-- BEGIN READING PASSAGE --
If you haven’t seen the Ruth Bader Ginsburg documentary, Notorious RBG, I highly recommend it. It is quite prescient at a time when women are starting to realize that if we want to live in a sane and loving world, we may have to actually wrest a good bit of the responsibility for governing it away from men. After all, economic and social metrics for societal health all go up as more and more women participate in governance of a society, and we now have more women in the U.S. Congress, Supreme Court and Oval Office than at any time in history. But let’s face it, ladies: we still have a long way to go.
Why else would the most “meme-ed” and tweeted part of the RGB documentary be her recitation of a quote from a woman in 1792…. 1792!!! The quote was by Sarah Moore Grimke, the daughter of the chief justice of the Supreme Court of South Carolina, from a family of lawyers, who, along with her sister, became a leader of the anti-slavery and feminist movement. Grimke said in a letter to her sister: “I ask no favor for my sex. All I ask of our brethren is that they kindly take their feet off our necks.” This quote is still easy for women to relate to: in 2020, women lost their jobs 4x more often than men did and were still paid substantially less, while being required to do more work in the home that ever before. We know these feet on our necks.
Interestingly, RBG did not use the entire quotation from Grimke in the documentary. Grimke further demanded that men “permit us to stand upright on that ground which God designed us to occupy.” I’m sure that RBG left off that end quote in deference to separation of church and state, but I think many of us might also hesitate at that portion of the quotation. Did the God that Judeo-Christian values insist upon intend us to stand upright, on equal footing with men? Isn’t the Church’s treatment of women throughout history– blaming women for original sin, burning women as witches, insisting on women’s subservience to men in the home, prohibiting women from serving as priests, ministers or even deacons in the Church—isn’t this why some women left the Church and sought spiritual practice elsewhere? The Judeo-Christian God and his Church have been a tool of patriarchal oppression, wrongdoing, genocide. To many of us, it does not seem that God intended us to stand upright. And as such, Christianity, the faith many of us were raised in, has become alien to us.
-- END READING PASSAGE --
* **SET TASK 1**
Convert the records from the line containing "What distance would" through the final line of the records, inclusive, into a JSON list of strings with one string per line and blank lines left out.
The essay and the records are separate material.
-- BEGIN STORED ROWS --
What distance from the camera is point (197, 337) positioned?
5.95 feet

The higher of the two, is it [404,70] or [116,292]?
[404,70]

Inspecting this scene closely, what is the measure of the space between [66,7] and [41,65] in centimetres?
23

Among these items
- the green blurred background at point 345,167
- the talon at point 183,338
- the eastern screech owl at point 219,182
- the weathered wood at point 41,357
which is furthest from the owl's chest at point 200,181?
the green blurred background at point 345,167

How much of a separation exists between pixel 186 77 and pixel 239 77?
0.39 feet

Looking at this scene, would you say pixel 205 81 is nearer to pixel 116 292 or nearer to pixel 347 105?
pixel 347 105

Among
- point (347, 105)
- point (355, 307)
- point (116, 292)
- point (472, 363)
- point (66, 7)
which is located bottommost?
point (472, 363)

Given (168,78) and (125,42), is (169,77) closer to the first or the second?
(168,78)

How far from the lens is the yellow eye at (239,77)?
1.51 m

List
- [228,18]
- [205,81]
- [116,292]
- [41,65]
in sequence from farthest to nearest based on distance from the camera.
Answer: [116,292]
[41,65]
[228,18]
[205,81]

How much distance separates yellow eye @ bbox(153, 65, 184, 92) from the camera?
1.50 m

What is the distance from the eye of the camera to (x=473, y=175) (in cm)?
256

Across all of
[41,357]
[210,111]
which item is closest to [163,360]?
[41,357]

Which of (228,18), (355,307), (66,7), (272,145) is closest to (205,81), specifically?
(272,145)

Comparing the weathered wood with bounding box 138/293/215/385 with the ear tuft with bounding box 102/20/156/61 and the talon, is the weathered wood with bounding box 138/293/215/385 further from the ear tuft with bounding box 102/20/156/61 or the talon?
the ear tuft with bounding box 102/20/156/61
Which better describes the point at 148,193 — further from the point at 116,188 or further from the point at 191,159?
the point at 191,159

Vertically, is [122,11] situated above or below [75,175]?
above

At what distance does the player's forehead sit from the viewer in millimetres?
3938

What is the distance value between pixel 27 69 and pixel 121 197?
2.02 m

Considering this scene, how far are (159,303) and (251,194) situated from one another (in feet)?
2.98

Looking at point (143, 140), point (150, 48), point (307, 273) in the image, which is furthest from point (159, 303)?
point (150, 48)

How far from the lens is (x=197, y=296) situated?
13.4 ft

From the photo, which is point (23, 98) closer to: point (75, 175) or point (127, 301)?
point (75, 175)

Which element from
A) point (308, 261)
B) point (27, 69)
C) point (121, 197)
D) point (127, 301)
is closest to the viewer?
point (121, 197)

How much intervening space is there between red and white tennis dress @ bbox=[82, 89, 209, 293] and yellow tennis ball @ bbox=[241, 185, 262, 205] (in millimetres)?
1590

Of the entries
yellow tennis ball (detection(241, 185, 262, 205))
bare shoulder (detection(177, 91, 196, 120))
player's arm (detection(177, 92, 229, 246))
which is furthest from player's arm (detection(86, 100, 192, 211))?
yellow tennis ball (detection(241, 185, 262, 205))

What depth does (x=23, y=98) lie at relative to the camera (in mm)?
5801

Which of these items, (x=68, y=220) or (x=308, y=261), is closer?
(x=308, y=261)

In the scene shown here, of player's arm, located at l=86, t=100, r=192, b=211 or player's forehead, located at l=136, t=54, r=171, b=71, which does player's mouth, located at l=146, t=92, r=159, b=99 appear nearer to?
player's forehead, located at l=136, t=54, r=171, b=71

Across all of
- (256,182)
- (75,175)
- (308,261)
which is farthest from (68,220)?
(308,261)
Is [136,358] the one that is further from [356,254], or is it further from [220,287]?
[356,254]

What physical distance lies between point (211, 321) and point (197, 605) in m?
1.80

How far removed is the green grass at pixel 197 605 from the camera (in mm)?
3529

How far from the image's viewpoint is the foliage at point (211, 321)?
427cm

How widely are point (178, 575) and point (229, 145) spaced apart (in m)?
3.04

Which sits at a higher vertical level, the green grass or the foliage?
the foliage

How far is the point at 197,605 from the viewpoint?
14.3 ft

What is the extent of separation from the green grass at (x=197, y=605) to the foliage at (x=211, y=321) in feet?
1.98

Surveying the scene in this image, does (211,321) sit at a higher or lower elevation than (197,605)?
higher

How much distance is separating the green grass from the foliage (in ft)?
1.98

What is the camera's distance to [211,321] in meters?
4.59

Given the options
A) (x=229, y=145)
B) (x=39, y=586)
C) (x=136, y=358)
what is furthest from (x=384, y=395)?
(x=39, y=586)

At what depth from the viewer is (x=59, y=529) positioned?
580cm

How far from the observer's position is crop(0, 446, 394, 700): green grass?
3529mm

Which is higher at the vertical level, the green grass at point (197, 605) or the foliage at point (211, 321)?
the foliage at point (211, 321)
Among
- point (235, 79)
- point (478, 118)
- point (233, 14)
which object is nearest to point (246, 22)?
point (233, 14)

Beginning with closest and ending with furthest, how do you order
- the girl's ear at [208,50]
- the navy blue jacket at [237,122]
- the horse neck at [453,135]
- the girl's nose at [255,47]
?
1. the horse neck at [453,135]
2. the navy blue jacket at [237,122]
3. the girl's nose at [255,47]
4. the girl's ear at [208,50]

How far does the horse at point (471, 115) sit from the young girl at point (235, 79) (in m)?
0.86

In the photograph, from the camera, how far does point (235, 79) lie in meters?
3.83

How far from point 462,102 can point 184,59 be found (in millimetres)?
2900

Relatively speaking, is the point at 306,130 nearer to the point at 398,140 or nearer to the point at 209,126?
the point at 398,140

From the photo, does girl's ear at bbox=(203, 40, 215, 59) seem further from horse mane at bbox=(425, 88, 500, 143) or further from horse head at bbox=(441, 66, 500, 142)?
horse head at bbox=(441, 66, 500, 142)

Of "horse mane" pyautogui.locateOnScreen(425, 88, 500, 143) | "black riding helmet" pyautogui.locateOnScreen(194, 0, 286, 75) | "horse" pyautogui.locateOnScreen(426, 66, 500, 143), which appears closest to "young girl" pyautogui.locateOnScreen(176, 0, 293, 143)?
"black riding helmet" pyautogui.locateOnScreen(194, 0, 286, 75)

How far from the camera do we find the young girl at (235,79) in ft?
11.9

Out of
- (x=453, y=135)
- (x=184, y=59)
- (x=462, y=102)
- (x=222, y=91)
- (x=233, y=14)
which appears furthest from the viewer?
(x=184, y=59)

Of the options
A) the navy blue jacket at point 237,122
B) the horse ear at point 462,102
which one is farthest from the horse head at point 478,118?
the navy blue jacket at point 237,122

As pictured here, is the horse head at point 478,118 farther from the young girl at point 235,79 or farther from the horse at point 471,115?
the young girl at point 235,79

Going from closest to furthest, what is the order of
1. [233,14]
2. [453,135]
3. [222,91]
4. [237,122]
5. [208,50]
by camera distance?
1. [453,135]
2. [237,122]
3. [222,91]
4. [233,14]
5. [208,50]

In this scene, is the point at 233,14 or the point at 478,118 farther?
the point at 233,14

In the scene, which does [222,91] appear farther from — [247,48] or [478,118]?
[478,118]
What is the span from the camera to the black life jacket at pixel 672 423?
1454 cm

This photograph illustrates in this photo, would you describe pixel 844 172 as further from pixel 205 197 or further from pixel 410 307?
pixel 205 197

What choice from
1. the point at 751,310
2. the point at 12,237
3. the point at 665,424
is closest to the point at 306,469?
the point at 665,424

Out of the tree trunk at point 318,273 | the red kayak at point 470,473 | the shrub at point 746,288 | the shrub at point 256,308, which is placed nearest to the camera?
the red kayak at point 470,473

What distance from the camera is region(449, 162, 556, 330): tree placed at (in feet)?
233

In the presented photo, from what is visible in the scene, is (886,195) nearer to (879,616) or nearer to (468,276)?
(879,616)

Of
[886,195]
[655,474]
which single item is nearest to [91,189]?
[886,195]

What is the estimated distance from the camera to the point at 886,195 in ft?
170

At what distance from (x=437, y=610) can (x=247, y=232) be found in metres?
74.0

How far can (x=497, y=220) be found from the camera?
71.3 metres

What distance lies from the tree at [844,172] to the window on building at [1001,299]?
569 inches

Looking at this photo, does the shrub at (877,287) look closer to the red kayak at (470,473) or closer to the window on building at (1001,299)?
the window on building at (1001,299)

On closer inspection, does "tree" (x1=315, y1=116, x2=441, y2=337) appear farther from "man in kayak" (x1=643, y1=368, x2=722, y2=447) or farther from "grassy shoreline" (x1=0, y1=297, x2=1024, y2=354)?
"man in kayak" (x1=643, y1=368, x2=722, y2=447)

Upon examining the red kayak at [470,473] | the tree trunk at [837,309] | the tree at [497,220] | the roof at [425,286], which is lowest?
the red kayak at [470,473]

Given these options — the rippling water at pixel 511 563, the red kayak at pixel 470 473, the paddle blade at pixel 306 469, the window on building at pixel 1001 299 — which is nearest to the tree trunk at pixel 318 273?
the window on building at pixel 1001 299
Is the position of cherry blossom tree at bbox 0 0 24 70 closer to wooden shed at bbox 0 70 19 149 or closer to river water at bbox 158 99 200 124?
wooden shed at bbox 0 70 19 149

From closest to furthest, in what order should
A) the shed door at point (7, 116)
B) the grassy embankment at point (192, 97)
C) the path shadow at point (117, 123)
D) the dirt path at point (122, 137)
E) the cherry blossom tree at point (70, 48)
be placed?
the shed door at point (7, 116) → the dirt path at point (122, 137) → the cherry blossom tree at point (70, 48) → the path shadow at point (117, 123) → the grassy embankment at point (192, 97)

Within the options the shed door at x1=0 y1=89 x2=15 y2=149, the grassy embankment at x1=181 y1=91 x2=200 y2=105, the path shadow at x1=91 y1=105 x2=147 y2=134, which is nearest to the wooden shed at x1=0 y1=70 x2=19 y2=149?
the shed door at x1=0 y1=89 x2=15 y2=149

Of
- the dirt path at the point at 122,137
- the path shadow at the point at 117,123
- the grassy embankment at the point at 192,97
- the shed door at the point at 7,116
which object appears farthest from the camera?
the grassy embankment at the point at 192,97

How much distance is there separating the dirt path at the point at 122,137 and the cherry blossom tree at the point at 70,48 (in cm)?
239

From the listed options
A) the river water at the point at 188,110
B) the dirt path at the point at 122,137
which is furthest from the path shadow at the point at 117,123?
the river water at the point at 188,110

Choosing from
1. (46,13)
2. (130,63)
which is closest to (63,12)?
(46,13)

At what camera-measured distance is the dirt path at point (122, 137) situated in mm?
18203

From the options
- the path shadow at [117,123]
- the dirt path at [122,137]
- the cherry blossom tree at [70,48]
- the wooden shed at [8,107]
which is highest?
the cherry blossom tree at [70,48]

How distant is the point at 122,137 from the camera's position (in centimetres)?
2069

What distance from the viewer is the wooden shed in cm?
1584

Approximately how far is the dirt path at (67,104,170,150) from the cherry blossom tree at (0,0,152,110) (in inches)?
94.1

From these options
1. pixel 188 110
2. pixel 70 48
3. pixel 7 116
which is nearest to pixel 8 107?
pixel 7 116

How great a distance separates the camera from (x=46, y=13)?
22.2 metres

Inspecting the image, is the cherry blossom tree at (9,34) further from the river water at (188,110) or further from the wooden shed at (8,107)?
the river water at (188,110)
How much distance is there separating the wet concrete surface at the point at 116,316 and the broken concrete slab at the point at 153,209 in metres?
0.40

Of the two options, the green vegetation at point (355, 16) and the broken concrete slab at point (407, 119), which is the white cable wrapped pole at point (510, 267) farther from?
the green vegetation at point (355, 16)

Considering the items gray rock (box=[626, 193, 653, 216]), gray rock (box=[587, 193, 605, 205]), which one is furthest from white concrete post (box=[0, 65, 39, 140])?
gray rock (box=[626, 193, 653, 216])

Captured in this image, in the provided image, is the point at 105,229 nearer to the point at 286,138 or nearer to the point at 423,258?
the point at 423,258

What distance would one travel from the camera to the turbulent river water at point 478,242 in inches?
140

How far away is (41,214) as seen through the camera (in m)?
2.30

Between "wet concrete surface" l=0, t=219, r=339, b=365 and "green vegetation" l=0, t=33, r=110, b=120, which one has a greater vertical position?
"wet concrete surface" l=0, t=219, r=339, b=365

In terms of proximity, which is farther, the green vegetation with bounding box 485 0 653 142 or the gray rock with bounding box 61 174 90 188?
-- END STORED ROWS --
* **SET TASK 2**
Continue the essay on women, the Grimke quotation and the Church from the point where it stops.

* **TASK ANSWER 1**
[
  "What distance would one travel from the camera to the turbulent river water at point 478,242 in inches?",
  "140",
  "How far away is (41,214) as seen through the camera (in m)?",
  "2.30",
  "Between \"wet concrete surface\" l=0, t=219, r=339, b=365 and \"green vegetation\" l=0, t=33, r=110, b=120, which one has a greater vertical position?",
  "\"wet concrete surface\" l=0, t=219, r=339, b=365",
  "In terms of proximity, which is farther, the green vegetation with bounding box 485 0 653 142 or the gray rock with bounding box 61 174 90 188?"
]

* **TASK ANSWER 2**
This is my greatest sadness, ladies, that so many spiritual women have abandoned Christianity altogether. Because God, whom, I will concede, transcends religions, but God, as described in Jewish and Christian scripture, loves the ladies. God has always loved the ladies. And God has always intended for women to be restored to upright standing, eye-to-eye with men. This may be hard to believe when we look at the Church and at Church history, but it becomes easier when we look at early, pre-Nicene Christianity and even older scripture.
Jesus cared for women arguably more than any ancient religious figure before or after him. Some early Christian writings, known as apocrypha, suggest that Mary Magdalene, rather than Peter, was the preferred disciple, and we know that Jesus had many women among his followers, a radical thing considering the culture in which he lived. Paul’s letters also show that women were very active in the early church after Jesus’ death. And many of the early and revered figures, according to writings, were women martyrs. So, we know, on a historical basis, that early Christianity was a women’s, as much as a men’s, religion and a place where women were empowered.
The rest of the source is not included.